When the noises ceased, a clink was heard in the metal slot and Lily collected from it a coin of the same size as the previous one, only this one was heavier and seemed to be made of gold. On one face was written: “You must defeat the world.” The inscription on the reverse read: “The world was defeated anyway.”
She met the Professor in an ashy park surrounded by tall building that almost suffocated the gloomy trees and dying grass.
“Who are you?” she asked, frightened, when the tall man sat on the bench next to her and smiled.
“I can be anyone you wish me to be,” he answered. His teeth were blindingly white. “But for now I will just be the Professor.”
“And you’re going to teach me something?” asked Lily.
“Just because I am a Professor does not mean I have to teach you something,” said the man. “There are teachers and that is that; they don’t have to teach anyone a thing. Those that try to teach things to others most of the time know nothing themselves, or at least nothing important, otherwise they would know that to try to teach another that which you yourself know is impossible. Do you still have the coin?”
“I left it in my dream,” Lily told him.
“You did not forget it. Maybe you just think you did,” the Professor reassured her. “It is the token that allows you to cross into another world. And it was gifted to you and you only.”
“Are there other worlds also?” asked Lily. It had started to get dark and the park was now empty. A cold wind blew from the hills nestled at the edge of the city and a fragment of the moon kept busy in the sky.
“You know there are others,” said the Professor, and Lily did not contradict him. “Worlds are like book leaves, one next to the other, and sometimes they touch. These places are called Gates.”

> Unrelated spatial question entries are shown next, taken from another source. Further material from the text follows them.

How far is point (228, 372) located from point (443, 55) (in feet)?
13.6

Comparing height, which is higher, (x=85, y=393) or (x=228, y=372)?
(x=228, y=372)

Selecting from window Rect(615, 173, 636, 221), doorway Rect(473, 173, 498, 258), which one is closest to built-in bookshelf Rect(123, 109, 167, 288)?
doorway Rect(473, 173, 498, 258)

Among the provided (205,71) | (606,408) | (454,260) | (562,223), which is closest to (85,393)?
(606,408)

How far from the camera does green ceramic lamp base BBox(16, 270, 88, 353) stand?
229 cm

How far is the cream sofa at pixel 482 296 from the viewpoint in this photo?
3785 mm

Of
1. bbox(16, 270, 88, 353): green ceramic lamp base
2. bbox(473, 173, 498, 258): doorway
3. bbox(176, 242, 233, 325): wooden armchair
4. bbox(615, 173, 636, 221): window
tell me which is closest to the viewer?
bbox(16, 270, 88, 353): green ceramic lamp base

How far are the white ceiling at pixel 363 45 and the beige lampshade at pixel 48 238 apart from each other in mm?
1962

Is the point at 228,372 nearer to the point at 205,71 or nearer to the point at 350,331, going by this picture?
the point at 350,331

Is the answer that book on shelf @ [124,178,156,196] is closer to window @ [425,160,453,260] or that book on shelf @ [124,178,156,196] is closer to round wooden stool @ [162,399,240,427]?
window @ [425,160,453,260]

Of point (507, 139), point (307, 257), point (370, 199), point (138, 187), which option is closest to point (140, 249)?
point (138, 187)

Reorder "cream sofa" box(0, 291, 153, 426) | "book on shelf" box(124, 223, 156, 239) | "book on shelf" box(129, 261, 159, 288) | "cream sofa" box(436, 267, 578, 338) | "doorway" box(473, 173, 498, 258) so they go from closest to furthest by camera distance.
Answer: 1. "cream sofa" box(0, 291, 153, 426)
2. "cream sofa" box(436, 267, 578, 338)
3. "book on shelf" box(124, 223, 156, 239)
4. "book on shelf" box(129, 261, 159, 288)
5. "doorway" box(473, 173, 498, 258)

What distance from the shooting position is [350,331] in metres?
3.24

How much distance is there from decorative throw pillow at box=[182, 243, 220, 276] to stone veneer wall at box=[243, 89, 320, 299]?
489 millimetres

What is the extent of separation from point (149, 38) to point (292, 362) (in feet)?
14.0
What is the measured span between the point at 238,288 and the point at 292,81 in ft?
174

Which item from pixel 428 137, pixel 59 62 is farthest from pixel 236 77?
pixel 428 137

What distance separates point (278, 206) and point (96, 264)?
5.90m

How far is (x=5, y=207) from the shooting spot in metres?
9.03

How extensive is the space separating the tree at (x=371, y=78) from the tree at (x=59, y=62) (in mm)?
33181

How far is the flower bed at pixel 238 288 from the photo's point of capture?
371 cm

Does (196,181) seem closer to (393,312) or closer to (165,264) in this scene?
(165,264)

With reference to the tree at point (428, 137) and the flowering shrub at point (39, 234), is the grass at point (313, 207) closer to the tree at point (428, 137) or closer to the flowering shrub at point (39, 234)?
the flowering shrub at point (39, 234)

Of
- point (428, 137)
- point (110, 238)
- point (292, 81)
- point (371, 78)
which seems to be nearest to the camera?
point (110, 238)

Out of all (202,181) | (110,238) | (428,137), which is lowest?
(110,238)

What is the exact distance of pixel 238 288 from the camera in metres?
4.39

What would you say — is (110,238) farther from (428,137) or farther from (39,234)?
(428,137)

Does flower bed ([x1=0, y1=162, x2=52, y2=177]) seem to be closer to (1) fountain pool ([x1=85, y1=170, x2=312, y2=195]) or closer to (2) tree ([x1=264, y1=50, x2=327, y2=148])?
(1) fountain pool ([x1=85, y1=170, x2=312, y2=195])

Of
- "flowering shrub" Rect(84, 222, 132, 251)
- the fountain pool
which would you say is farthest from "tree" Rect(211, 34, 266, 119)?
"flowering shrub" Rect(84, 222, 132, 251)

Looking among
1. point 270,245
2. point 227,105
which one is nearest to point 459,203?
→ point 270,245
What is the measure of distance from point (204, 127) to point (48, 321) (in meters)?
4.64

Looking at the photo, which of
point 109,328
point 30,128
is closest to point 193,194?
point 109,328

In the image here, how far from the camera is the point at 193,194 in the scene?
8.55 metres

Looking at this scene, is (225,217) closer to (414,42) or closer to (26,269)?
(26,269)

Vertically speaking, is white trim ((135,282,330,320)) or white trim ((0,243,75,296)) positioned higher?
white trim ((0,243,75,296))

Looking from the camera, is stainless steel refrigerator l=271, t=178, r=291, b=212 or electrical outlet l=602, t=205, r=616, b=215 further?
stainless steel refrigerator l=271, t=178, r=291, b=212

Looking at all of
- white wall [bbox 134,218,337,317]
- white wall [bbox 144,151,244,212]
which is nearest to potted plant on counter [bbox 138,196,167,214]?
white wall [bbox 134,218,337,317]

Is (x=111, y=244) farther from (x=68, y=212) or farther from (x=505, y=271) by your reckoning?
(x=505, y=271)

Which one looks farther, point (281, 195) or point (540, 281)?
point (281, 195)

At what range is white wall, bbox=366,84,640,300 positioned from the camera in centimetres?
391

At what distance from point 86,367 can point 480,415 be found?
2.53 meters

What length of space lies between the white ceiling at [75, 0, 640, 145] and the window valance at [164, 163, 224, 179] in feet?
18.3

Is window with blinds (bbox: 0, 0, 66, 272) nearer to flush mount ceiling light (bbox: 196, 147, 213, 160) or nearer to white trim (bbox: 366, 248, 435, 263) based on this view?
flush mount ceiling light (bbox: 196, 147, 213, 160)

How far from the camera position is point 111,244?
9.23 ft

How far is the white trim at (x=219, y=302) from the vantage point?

“And how is the world where we are going?” asked Lily, who now knew that she would never against see the house where she had been born, where she had lived.
“Different,” said the Professor. “I don’t know if it is better or worse, because this is all relative. I don’t know if that world is older or newer than this one, because time was invented by people. But it is a world that someone destroyed long ago and now someone else has to rebuild it. And you will be the one to do it.”
“So we will be some sort of boy scout?” asked Lily and the man with white teeth started to laugh. Only then did the girl realize that on one was about to come or go, that no bird sang among the trees. “It’s finished,” she told herself. She felt neither joy nor sadness.
The man got up and stretched out his hand. She noticed he wore a black suit.
“Shall we go?” he asked and Lily nodded.
After Lily left, accompanied by the Professor, the gray people spoke in all sorts of silly ways about the incident. Some said the girl was abducted by a child thief and taken to an unknown place. They spoke with gurgled voices about how a few hundred miles away a man had been arrested, that he had confessed to everything. Others were convinced that Lily put an end to her life and that her body had been swallowed by the dirty waters of the river that fawned like a stray dog at the south end of the city. Her parents moved to an even larger and grayer city, and after that, no one commented anymore.
Only the boy who secretly loved Lily and who lived in the same apartment building, two floors below, knew the truth. He dreamed it one night, immediately after Lily had departed for the other world. He saw her there, on the fresh green grass, under a magnificent blue sky, happy and at peace with herself. The boy wrote this story so that others would not believe the lies told by the gray people.